• Indiana Lawmakers – The Medicaid Expansion

    I was a guest last week on Indiana Lawmakers, a weekly show on WFYI Indianapolis:

    The roundtable panel tackles the controversial topic of healthcare, and most importantly, how will Hoosiers be insured. Jon is joined by Democrat Representative Ed Delaney of Indianapolis, the ranking member of the House Insurance Committee; Dr. Aaron Carroll, the director of the Center for Health Policy and Professionalism Research at the IU School of Medicine; and Eric Bradner, Statehouse bureau chief for the Evansville Courier and Press, who has been chronicling the healthcare debate.

    Indiana’s new governor, Mike Pence, has joined other Republican governors in saying he wants to reject federal dollars and stay with the Healthy Indiana Plan. Will he be able to hold his line where others have already fallen? What are the numbers behind uninsured Hoosiers and the cost to cover their needs? Catch the spirited conversation on the future of healthcare for Indiana, from the Statehouse to your house.

    Here’s the video:

    If you prefer the audio only, you can download/listen here.

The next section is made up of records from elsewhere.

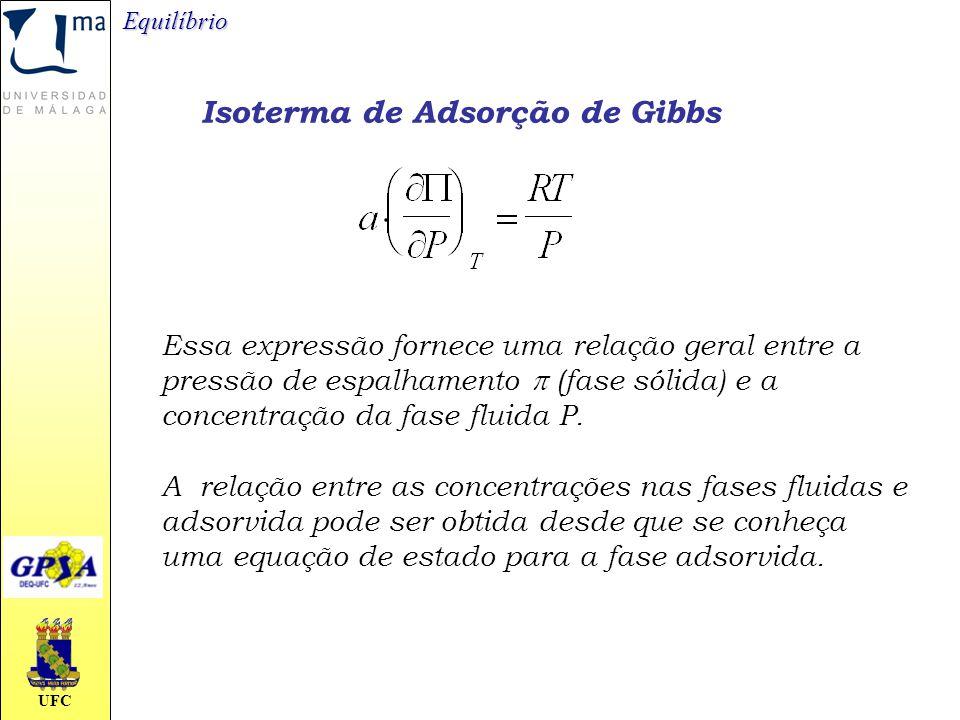 Isoterma de Adsorção de Gibbs
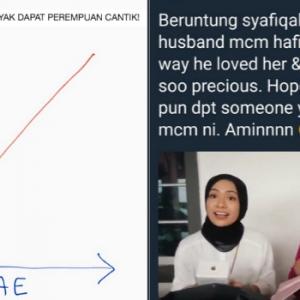 """Hanya Lelaki Kaya Layak Dapat Isteri Cantik"" - Sarkastik Tapi Ramai Pula Netizen Setuju"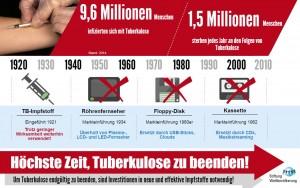 Infografik credit:  Deutsche Stiftung Weltbevölkerung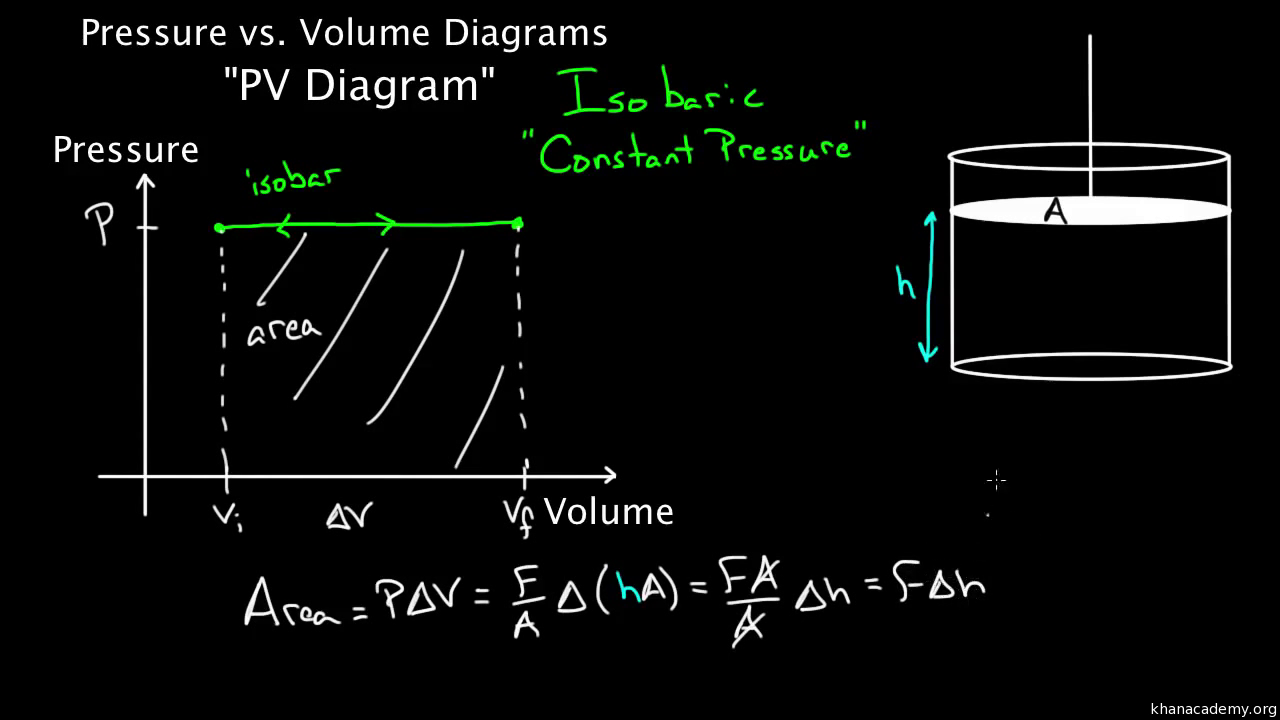 Pv Diagrams Part 1 Work And Isobaric Processes Video Khan Academy Electrical Single Line Diagrampart One Knowhow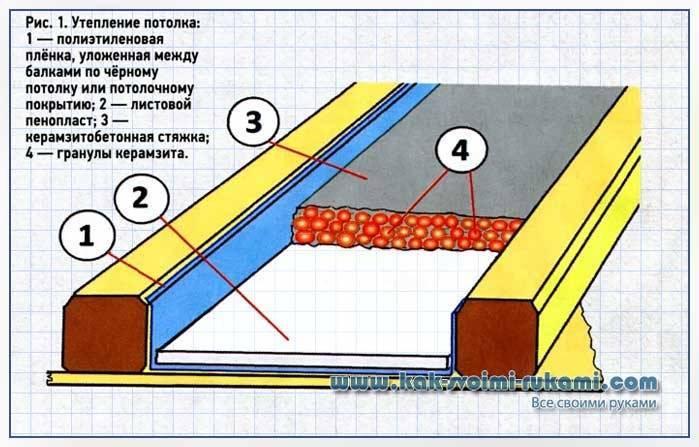 Утепление пола керамзитом в бане: как утеплить своими руками? можно ли засыпать на землю и какая нужна толщина слоя?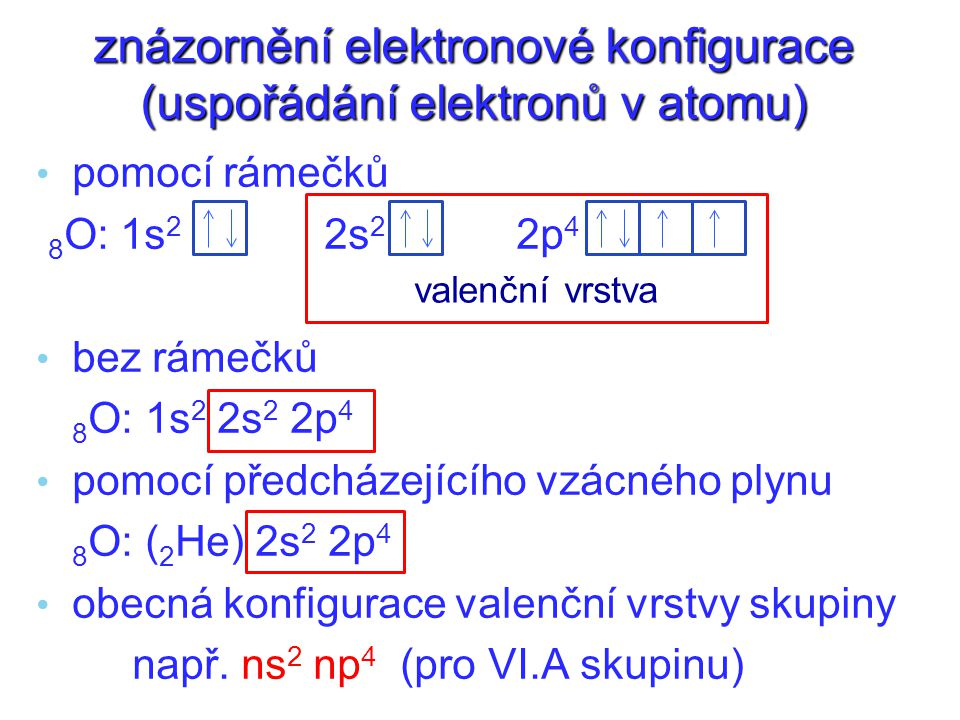 znázornění elektronové konfigurace (uspořádání elektronů v atomu)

    Watch Healthcare – March 1, 2013 on PBS. See more from Indiana Lawmakers.

    • With regard to comments that Medicaid costs less John Goodman has a response to that:

      “Medicaid doesn’t bargain with anybody. It sets a price and providers take it or leave it. Unfortunately, almost one-third of physicians leave the money on the table and are refusing to take any new Medicaid patients. Moreover, if this were a desirable way to hold down costs, we don’t have to enroll [anyone] in Medicaid to achieve it. We could just impose price controls on the whole health care system and let everyone pay Medicaid rates.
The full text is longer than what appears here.